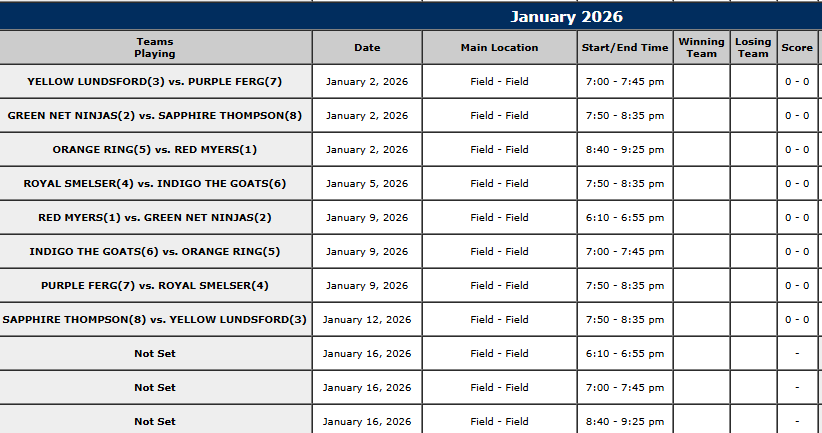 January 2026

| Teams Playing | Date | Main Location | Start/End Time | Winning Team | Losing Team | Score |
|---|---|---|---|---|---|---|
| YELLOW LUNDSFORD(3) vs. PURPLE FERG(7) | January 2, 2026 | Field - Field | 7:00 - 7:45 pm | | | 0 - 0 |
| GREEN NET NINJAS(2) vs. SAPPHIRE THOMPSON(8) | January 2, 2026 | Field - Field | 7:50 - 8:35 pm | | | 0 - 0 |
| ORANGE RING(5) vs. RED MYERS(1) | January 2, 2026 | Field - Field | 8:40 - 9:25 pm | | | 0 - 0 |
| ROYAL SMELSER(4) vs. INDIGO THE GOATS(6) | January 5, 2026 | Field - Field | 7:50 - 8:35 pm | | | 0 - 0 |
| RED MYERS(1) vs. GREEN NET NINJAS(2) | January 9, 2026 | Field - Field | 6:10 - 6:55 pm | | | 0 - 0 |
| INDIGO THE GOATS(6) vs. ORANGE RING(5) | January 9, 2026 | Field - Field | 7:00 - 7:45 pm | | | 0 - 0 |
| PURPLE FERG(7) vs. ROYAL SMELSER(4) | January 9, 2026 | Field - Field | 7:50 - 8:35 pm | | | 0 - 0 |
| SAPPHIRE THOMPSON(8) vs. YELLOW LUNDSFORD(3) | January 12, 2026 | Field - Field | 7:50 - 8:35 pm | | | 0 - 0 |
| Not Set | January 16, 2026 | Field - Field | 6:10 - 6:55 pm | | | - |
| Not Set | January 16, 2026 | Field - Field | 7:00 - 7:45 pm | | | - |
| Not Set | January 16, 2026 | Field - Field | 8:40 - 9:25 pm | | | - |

---

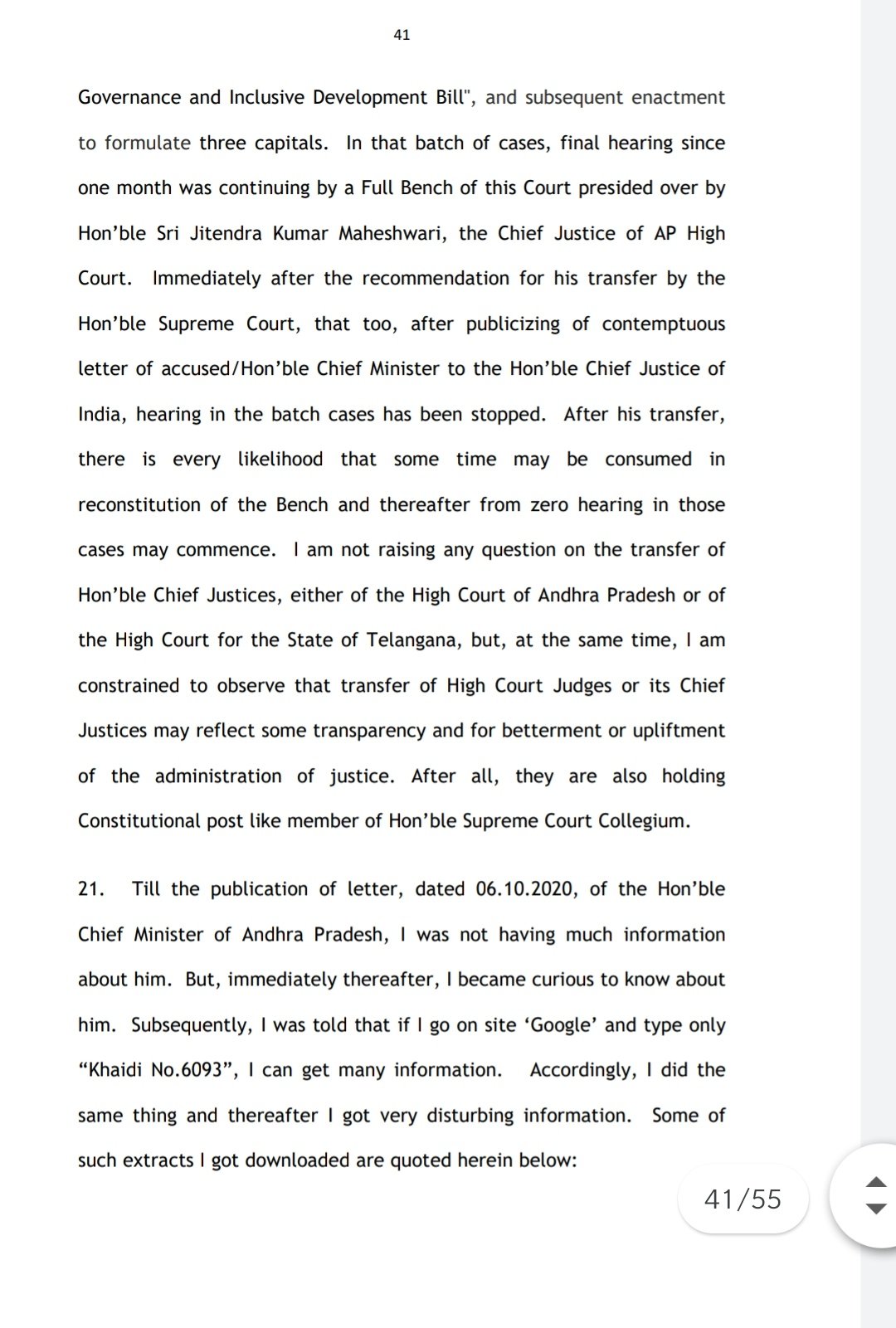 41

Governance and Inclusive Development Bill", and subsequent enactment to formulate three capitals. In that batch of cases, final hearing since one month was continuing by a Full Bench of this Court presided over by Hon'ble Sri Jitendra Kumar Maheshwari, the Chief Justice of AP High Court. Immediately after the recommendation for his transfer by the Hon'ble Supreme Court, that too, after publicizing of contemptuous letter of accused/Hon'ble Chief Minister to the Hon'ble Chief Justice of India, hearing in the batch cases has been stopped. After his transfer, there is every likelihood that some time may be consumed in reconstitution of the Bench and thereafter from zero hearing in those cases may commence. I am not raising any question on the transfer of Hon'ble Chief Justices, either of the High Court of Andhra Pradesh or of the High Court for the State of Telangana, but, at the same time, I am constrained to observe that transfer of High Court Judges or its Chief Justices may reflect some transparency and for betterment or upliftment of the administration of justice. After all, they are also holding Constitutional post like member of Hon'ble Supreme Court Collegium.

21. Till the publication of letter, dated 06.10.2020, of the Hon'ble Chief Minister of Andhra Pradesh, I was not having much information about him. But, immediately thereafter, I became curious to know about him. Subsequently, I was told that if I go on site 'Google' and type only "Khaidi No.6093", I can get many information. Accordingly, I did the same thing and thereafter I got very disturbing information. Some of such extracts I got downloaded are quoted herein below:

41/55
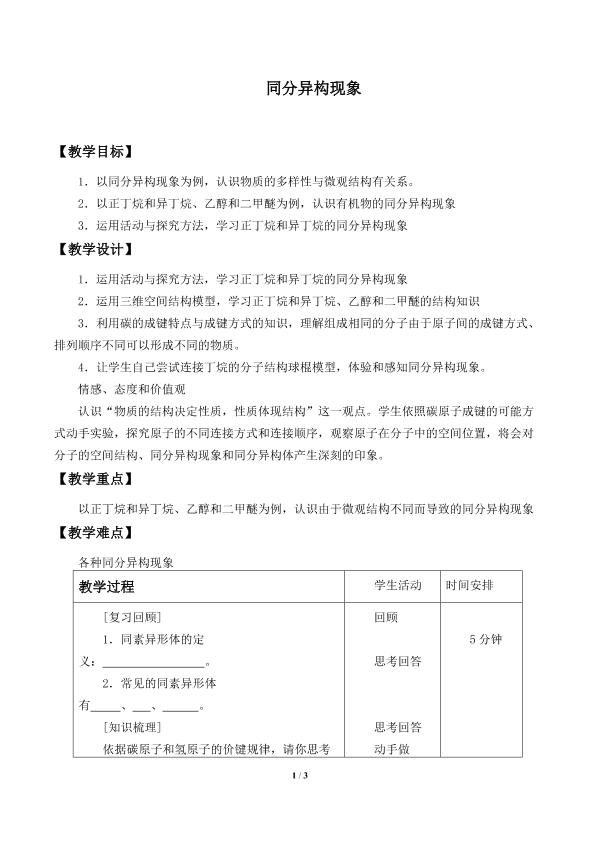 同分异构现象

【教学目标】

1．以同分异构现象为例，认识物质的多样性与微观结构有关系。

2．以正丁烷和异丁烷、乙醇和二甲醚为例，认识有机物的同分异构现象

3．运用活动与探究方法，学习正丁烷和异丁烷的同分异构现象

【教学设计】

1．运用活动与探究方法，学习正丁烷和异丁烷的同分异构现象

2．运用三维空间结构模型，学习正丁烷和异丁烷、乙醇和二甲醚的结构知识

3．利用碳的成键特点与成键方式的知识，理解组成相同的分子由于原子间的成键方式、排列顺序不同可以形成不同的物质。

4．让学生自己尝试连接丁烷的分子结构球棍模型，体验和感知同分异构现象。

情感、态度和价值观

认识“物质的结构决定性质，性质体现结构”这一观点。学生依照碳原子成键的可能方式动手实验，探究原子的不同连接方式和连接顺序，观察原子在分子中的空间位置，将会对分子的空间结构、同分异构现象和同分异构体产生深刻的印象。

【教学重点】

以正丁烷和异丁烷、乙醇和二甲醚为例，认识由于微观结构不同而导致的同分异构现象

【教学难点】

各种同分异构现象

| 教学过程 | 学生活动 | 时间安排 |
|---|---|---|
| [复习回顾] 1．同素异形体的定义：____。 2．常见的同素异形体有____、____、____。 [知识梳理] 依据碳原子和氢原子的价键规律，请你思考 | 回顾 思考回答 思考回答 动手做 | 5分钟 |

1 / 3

◆ Activity: In the listing above, find the line with "7:45 pm | | | - |" and the line with "9:25 pm | | | - |", then print exactly those two lines and every line between them, and nothing more.

◆ Finished task:
| Not Set | January 16, 2026 | Field - Field | 7:00 - 7:45 pm | | | - |
| Not Set | January 16, 2026 | Field - Field | 8:40 - 9:25 pm | | | - |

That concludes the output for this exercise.